L’Organizzazione Mondiale della Sanità ha chiarito che la nostra zona infestata dalle discariche abusive, gestite da camorristelli locali che, a prezzi stracciati, vi occultano i rifiuti tossici provenienti da industrie dell’opulento nord, è gravata da una spropositata diffusione delle patologie tumorali, ma questi “masti” nonostante il problema riguardi anche loro ed i loro parenti continuano imperterriti ad alimentare questo fenomeno criminale detto anche delle “ecomafie”, nemmeno la crisi che la Campania sta vivendo a a causa della mancanza di siti legali sembrea dissuaderli.

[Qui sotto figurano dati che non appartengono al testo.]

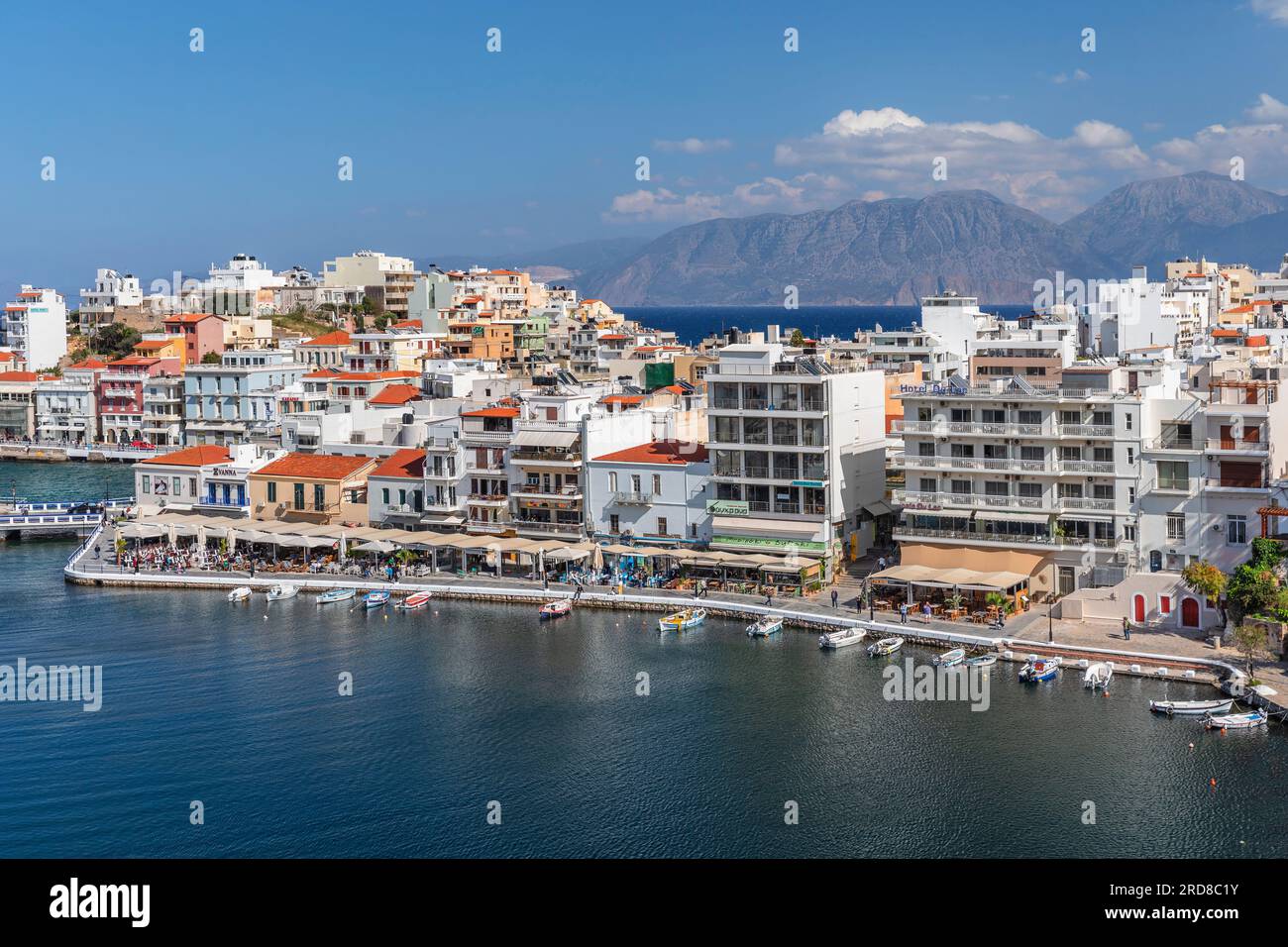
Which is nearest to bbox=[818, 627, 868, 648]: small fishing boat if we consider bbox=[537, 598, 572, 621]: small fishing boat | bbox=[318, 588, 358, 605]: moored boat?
bbox=[537, 598, 572, 621]: small fishing boat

L’altro ieri ben 700mila tonnellate di rifiuti sono andate in fiamme in un’area già molto discussa, sita tra il comune di Parete e Giugliano, quella della società Resit il cui imprendtore di riferimento, Cipriano Chianese, a causa delle vicende “monnezzare” in passato è stato anche arrestato. Il fuoco si è esteso su di un’area di 2 chilometri quadrati. Nella zona si è diffuso un odore acre, nei dintorni c’è la terra di quella che era la Campania Felix, un’area che produce la Mozzarella di Bufala, che è il luogo in assoluto dove in Europa si producono più fragole ed albicocche (le cosiddette crisommole), dove fiorisce la Mela Annurca, a quattro passi dalla zona flegrea, dal litorale domitio ed a ridosso del Lago Patria e dell’antica Liternum. Una miniera d’oro che questi camorristi non sanno sfruttare, preferiscono dedicarsi ai rifiuti illegali ed alle case abusive. L’incendio è doloso, la discarica Resit è sotto sequestro e già nell’agosto del 2003 fu oggetto di un episodio simile, quando andarono in fiamme 50mila ecoballe. Intanto i vigili del fuoco in queste ore sono impegnati a spegnere i roghi appiccati da chi dà alle fiamme i cumuli di spazzatura accumulati intorno ai cassonetti, aggiungendo ulteriore inquinamento all’agonia di una regione, i comuni maggiormente interessati sono stati Melito e Sant’Antimo.